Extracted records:
• • • • • • •
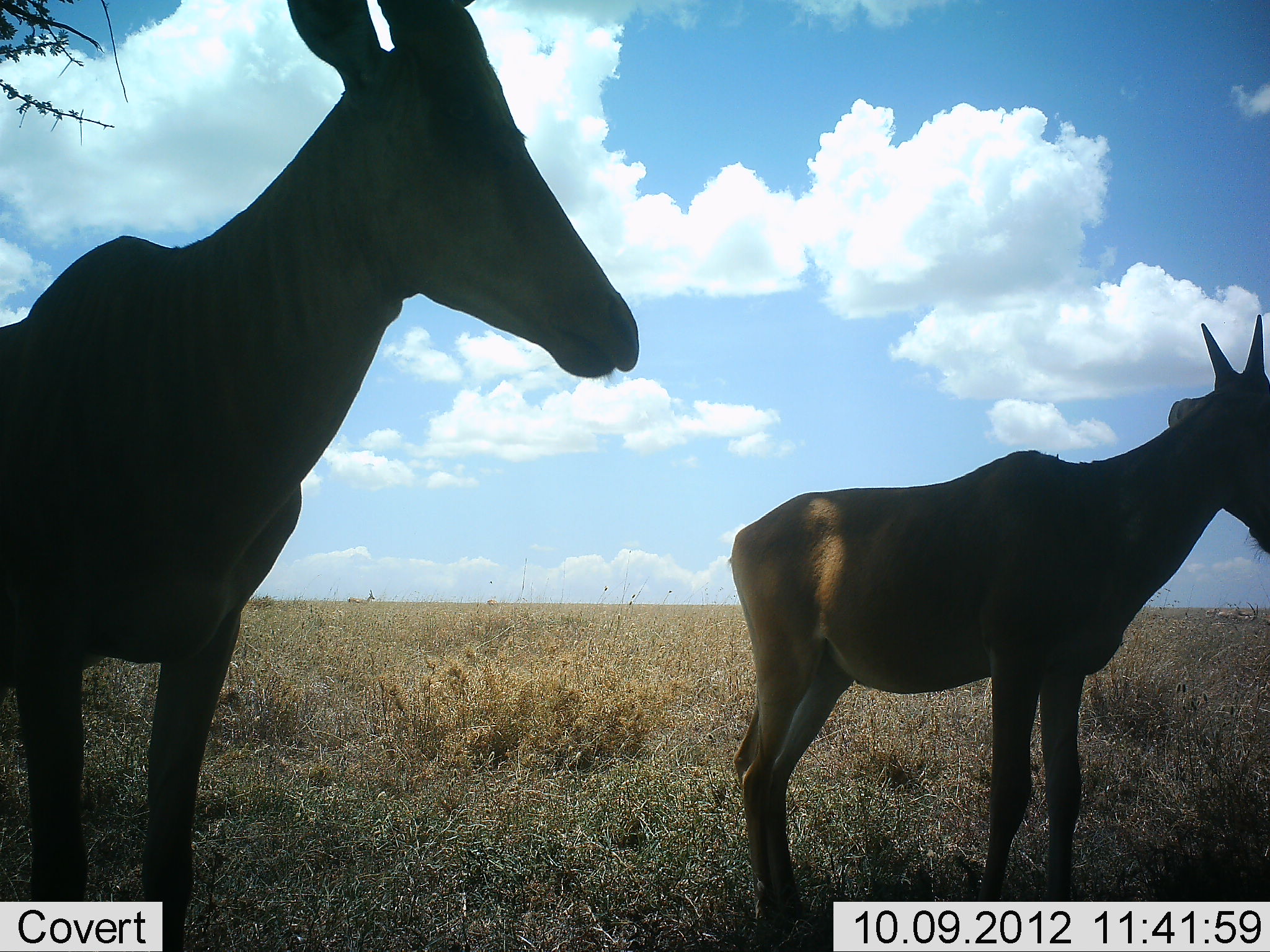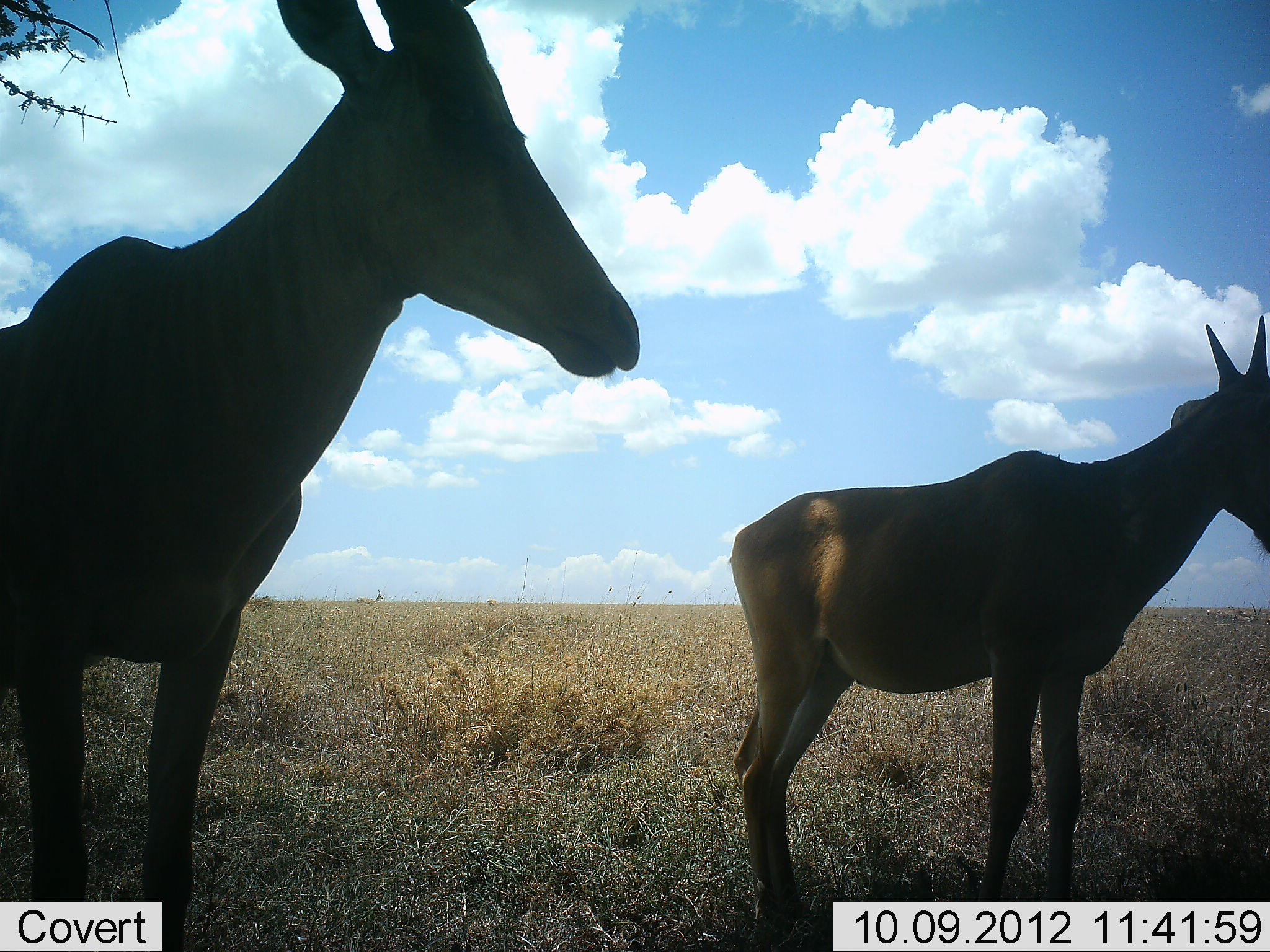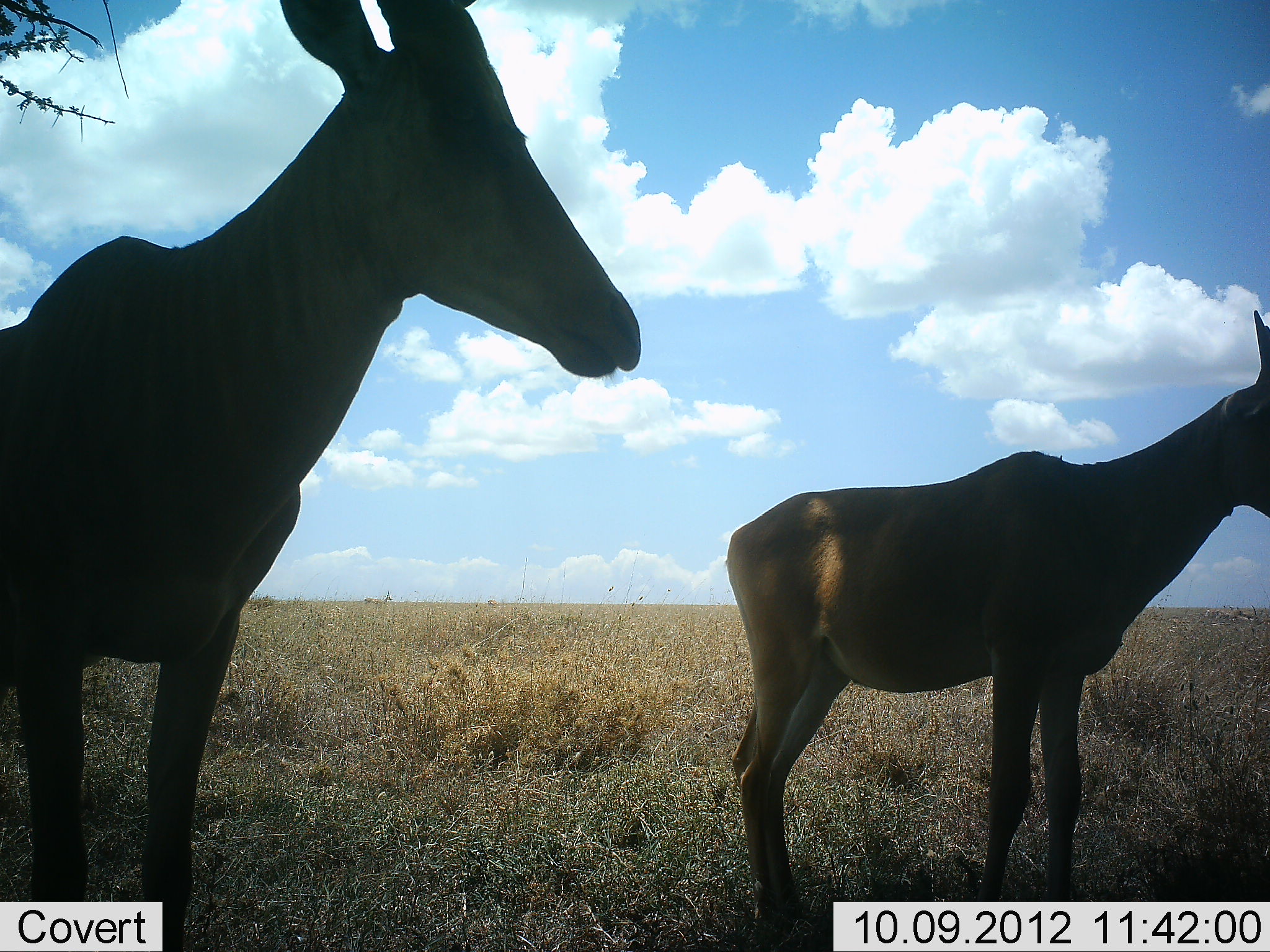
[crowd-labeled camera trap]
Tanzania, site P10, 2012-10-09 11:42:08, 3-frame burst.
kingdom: Animalia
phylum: Chordata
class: Mammalia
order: Artiodactyla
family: Bovidae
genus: Alcelaphus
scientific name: Alcelaphus buselaphus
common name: hartebeest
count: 2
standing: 100%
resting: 0%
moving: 0%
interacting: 0%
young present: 45%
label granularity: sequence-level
• • • • • • •
* [Directions for this task] Omit all pictures and repeat the rest of the records verbatim.

* [Finished task]
[crowd-labeled camera trap]
Tanzania, site P10, 2012-10-09 11:42:08, 3-frame burst.
kingdom: Animalia
phylum: Chordata
class: Mammalia
order: Artiodactyla
family: Bovidae
genus: Alcelaphus
scientific name: Alcelaphus buselaphus
common name: hartebeest
count: 2
standing: 100%
resting: 0%
moving: 0%
interacting: 0%
young present: 45%
label granularity: sequence-level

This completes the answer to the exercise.